[PROVIDED INFORMATION Boundary: Start]

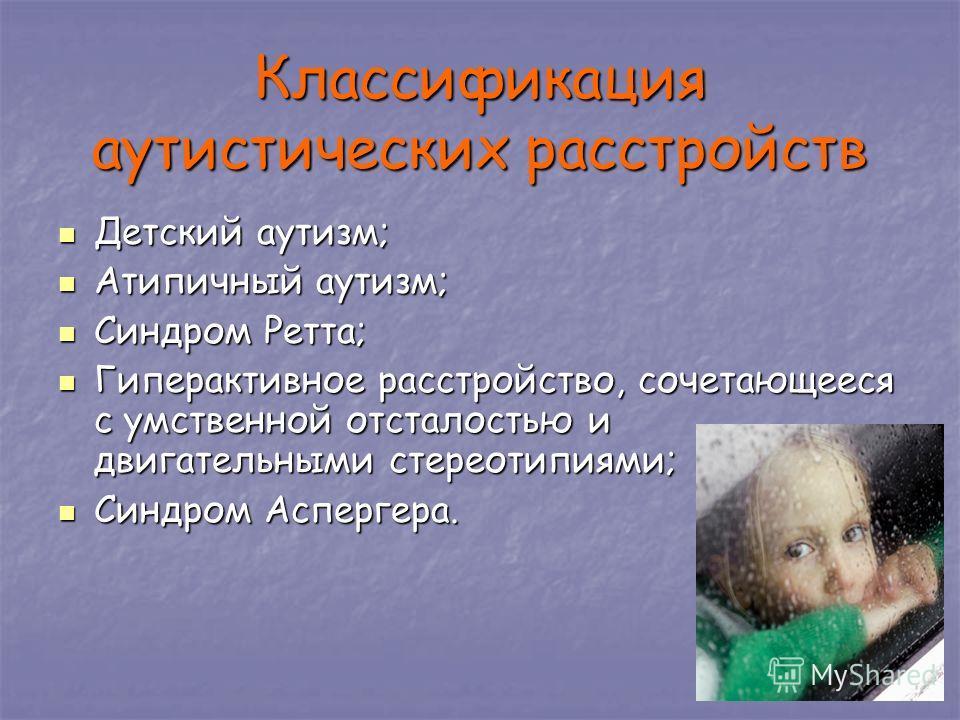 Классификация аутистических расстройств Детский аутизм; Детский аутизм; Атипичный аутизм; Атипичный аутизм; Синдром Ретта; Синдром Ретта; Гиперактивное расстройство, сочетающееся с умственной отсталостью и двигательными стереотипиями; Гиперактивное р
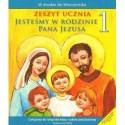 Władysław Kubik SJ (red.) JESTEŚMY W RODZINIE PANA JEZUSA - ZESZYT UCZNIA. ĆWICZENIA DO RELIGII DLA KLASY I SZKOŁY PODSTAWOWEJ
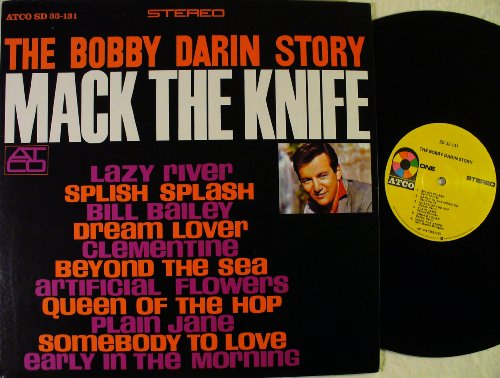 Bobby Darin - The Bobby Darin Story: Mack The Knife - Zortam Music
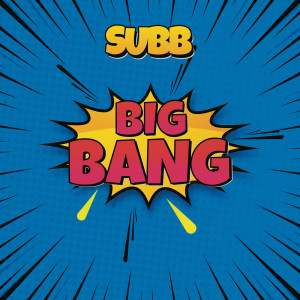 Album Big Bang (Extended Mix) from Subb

[PROVIDED INFORMATION Boundary: End]
[PROVIDED INFORMATION Boundary: Start]

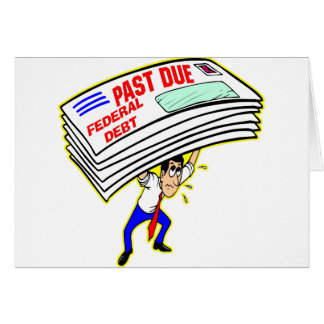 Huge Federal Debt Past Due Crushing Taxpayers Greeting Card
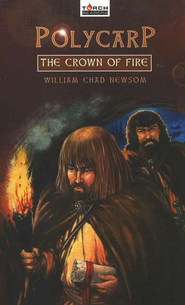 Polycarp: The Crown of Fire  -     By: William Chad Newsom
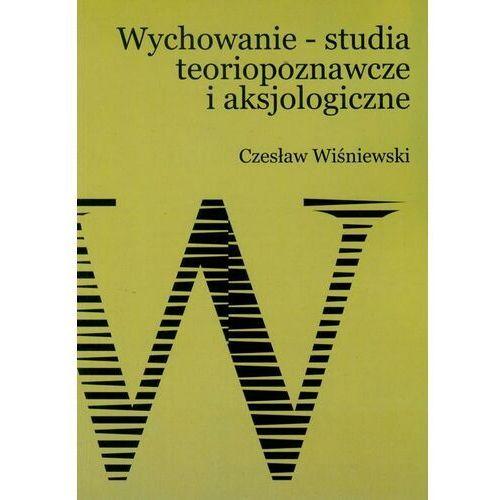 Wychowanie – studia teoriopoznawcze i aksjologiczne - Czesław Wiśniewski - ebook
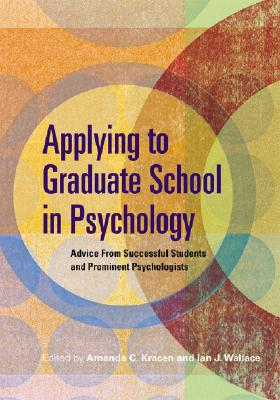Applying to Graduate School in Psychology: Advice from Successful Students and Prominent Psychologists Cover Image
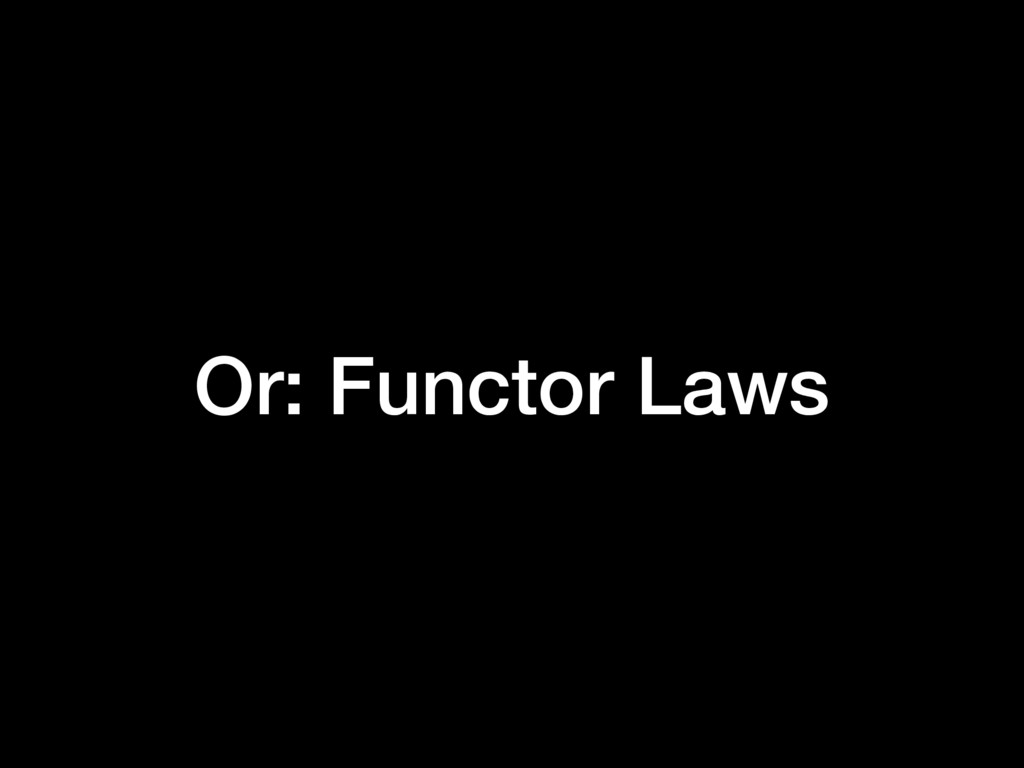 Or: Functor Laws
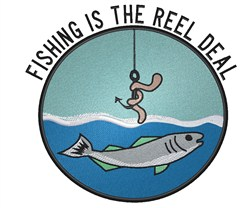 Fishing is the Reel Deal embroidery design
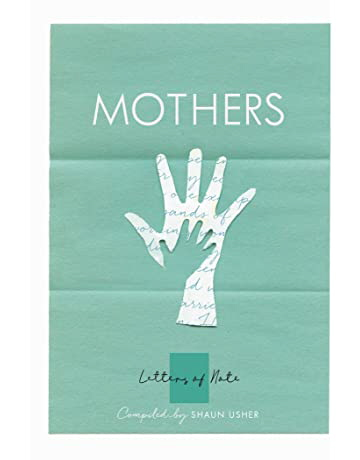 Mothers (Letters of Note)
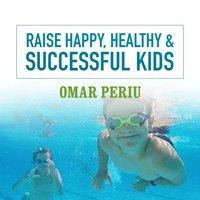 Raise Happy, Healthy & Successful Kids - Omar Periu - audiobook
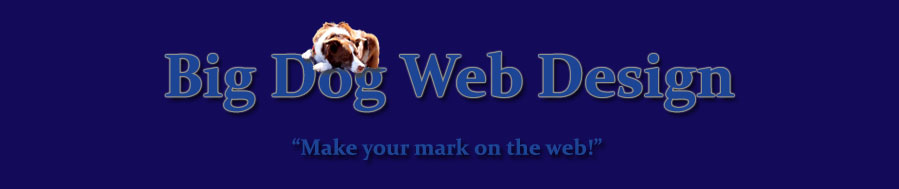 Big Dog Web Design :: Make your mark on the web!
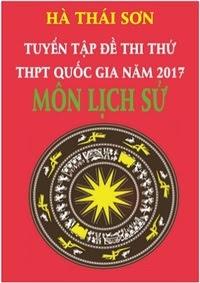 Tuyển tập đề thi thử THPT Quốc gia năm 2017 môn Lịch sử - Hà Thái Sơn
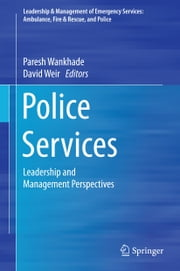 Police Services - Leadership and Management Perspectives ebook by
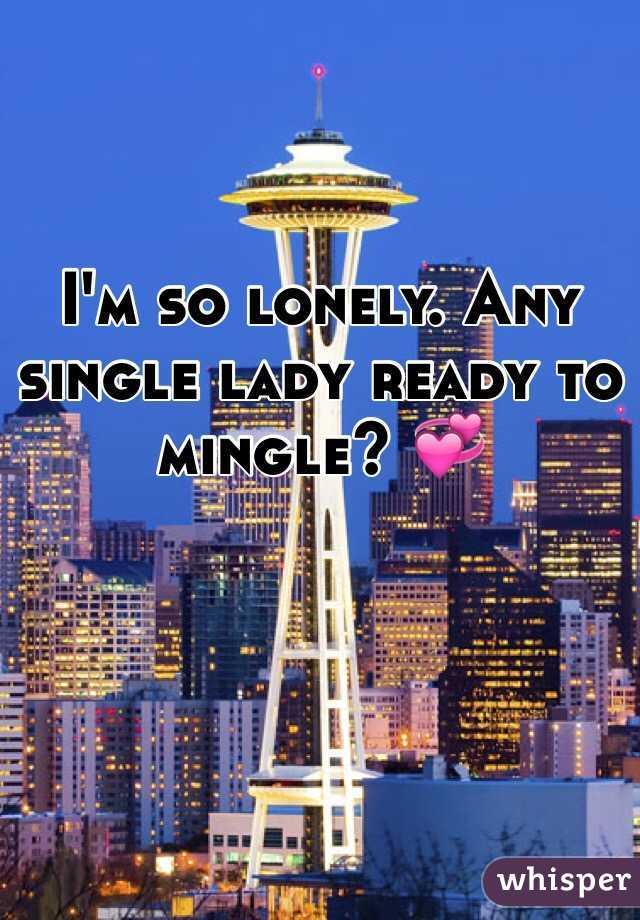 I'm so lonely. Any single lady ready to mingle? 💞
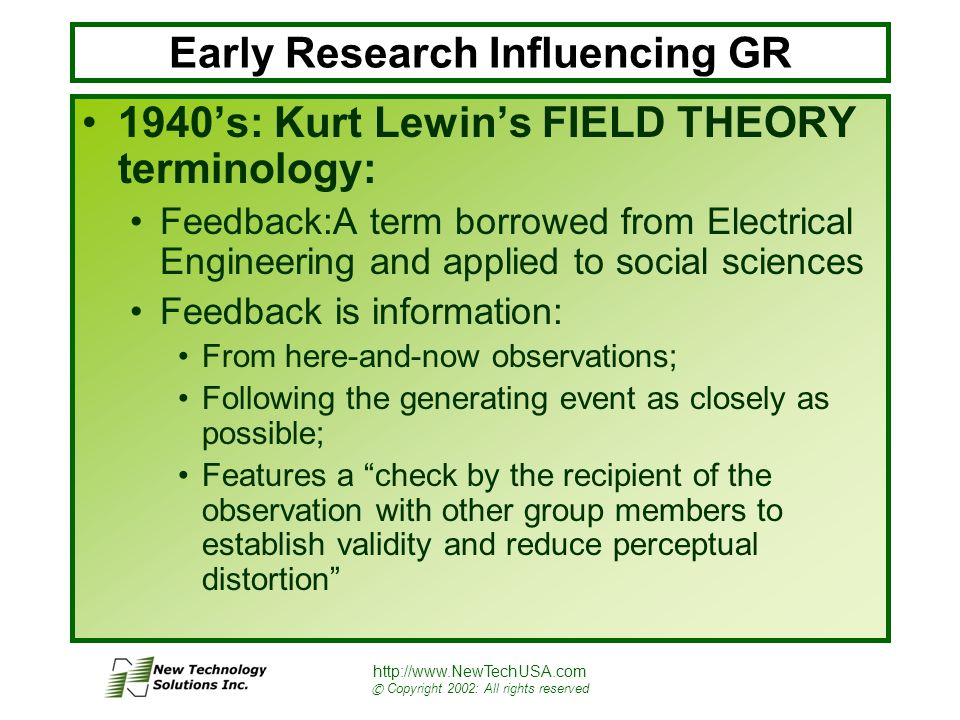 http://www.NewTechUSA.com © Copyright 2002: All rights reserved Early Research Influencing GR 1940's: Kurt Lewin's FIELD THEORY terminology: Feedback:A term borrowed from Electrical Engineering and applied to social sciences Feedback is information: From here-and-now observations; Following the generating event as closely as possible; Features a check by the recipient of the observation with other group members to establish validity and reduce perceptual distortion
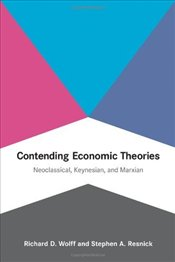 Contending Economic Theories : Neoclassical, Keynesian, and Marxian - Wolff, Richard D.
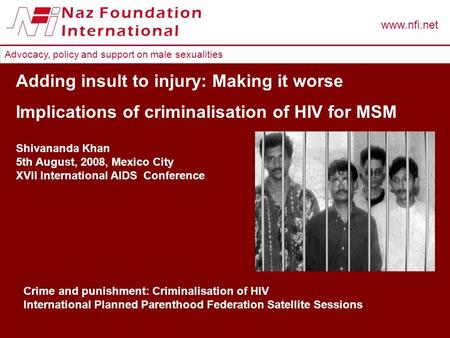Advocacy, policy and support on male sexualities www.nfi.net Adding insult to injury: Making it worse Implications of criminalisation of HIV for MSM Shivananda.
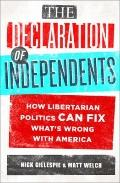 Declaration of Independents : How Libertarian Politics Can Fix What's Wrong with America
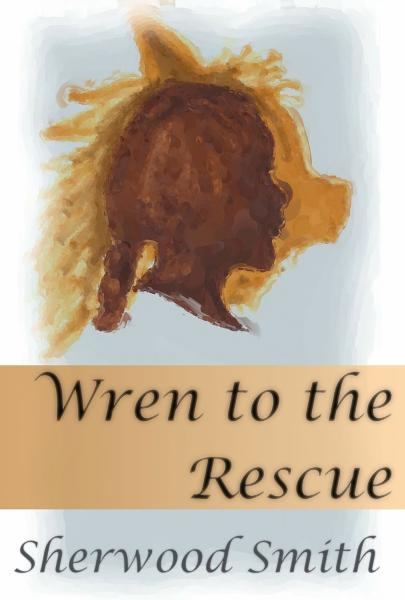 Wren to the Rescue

[PROVIDED INFORMATION Boundary: End]

## WHAT TO WORK ON
All lines above from the one containing "Mothers (Letters of Note)" up to and including the one containing "I'm so lonely." are to be set down exactly, and nothing else. Leave images out.

## COMPLETED TASK
 Mothers (Letters of Note)
 Raise Happy, Healthy & Successful Kids - Omar Periu - audiobook
 Big Dog Web Design :: Make your mark on the web!
 Tuyển tập đề thi thử THPT Quốc gia năm 2017 môn Lịch sử - Hà Thái Sơn
 Police Services - Leadership and Management Perspectives ebook by
 I'm so lonely. Any single lady ready to mingle? 💞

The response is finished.